SELECTED EXTRACT:

+ + + + +

Scalar and Reduction AD Rules

This note records the scalar AD formulas implemented in chainrules and the tensor-level wrappers exposed through tenferro.

Scope

Implemented low-level scalar basis in chainrules:

add, sub, mul, div
conj
sqrt
exp
log
atan2
powf (scalar exponent)
powi (integer exponent; a restricted pow case)

Additional tensor-level scalar/analytic rules are implemented in tenferro by composing runtime-generic tensor primitives on top of that basis.

The tensor wrappers now share a centralized runtime-dispatch contract layer in tenferro, so adding new scalar families does not require repeating backend-specific Cpu/Cuda/Rocm bounds at each eager or builder entrypoint.

Scalar reduction helpers also use transfer-aware rank-0 extraction and scalar broadcast utilities. That keeps reduction pullbacks on the same generic runtime path instead of introducing one-off CPU-only builder branches.

Tensor-level wrappers built on top of those formulas:

pointwise binary: add_ad, atan2_ad, pow_ad, hypot_ad
pointwise unary: sqrt_ad, exp_ad, expm1_ad, log_ad, log1p_ad, sin_ad, cos_ad, tanh_ad, asin_ad, acos_ad, atan_ad, sinh_ad, cosh_ad, asinh_ad, acosh_ad, atanh_ad
reductions: sum_ad, mean_ad, var_ad, std_ad

Target scalar domains:

f32, f64
Complex32, Complex64

PyTorch Baseline (Local Snapshot)

Reference repository: ../pytorch
Commit used for this note: 8dd3b7637abd04433bafe77765de59df6388f9f9

Primary source files:

tools/autograd/derivatives.yaml
torch/csrc/autograd/FunctionsManual.cpp
docs/source/notes/autograd.rst

Key lines:

_conj backward: derivatives.yaml:477-479
sqrt backward: derivatives.yaml:1622-1624
exp backward: derivatives.yaml:652-654
log backward: derivatives.yaml:966-968
atan2 backward: derivatives.yaml:260-263
pow.Tensor_Scalar / pow.Tensor_Tensor: derivatives.yaml:1385-1392
pow_backward* implementation: FunctionsManual.cpp:473-557
handle_r_to_c: FunctionsManual.cpp:169-183
Complex AD convention statement: notes/autograd.rst:601-607

Complex Gradient Convention

We follow PyTorch’s convention for real-valued losses:

gradients are conjugate-Wirtinger (dL/dz*) style
VJP formulas include complex conjugation where required
if input is real and an intermediate gradient is complex, project back to real (handle_r_to_c behavior)

+ + + + +

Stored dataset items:

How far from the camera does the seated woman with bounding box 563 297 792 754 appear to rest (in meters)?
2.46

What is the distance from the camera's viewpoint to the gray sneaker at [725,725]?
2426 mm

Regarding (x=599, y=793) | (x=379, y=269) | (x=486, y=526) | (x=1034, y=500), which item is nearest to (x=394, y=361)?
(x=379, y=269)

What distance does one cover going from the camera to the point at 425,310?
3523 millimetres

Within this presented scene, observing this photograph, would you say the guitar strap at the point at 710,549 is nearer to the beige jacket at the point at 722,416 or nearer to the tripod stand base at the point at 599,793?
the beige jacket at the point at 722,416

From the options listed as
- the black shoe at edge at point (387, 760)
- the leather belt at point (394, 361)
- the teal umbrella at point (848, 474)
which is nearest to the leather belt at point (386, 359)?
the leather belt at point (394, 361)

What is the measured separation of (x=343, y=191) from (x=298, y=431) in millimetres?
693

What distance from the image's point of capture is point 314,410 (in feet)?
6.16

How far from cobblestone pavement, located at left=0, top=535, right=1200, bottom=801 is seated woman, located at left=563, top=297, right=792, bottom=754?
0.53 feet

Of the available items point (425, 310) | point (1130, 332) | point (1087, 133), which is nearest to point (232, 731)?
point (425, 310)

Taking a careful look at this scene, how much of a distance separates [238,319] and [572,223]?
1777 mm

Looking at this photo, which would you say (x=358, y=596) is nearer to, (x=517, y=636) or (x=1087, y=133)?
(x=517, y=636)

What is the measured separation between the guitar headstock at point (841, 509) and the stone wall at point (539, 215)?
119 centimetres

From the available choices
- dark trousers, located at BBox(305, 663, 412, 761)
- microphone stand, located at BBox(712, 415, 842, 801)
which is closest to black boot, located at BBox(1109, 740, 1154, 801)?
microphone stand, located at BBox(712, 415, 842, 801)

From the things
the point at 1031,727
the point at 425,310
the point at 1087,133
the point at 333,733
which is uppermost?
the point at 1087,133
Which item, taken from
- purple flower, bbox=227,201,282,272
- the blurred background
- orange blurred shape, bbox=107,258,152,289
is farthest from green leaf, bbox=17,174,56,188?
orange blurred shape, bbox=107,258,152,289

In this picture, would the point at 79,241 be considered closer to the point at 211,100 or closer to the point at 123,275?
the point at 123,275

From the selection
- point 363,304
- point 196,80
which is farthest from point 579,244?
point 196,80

+ + + + +

STATED EXERCISE 1:
In the AD rules note, which scalar domains are listed as targets?
STATED EXERCISE 2:
Condense the paragraph of the AD rules note that begins "Scalar reduction helpers also use" into a single shorter sentence that keeps its main facts.

EXERCISE ANSWER 1:
f32, f64, Complex32, and Complex64.

EXERCISE ANSWER 2:
Scalar reduction helpers rely on transfer-aware rank-0 extraction and scalar broadcast utilities, so reduction pullbacks stay on the generic runtime path without one-off CPU-only builder branches.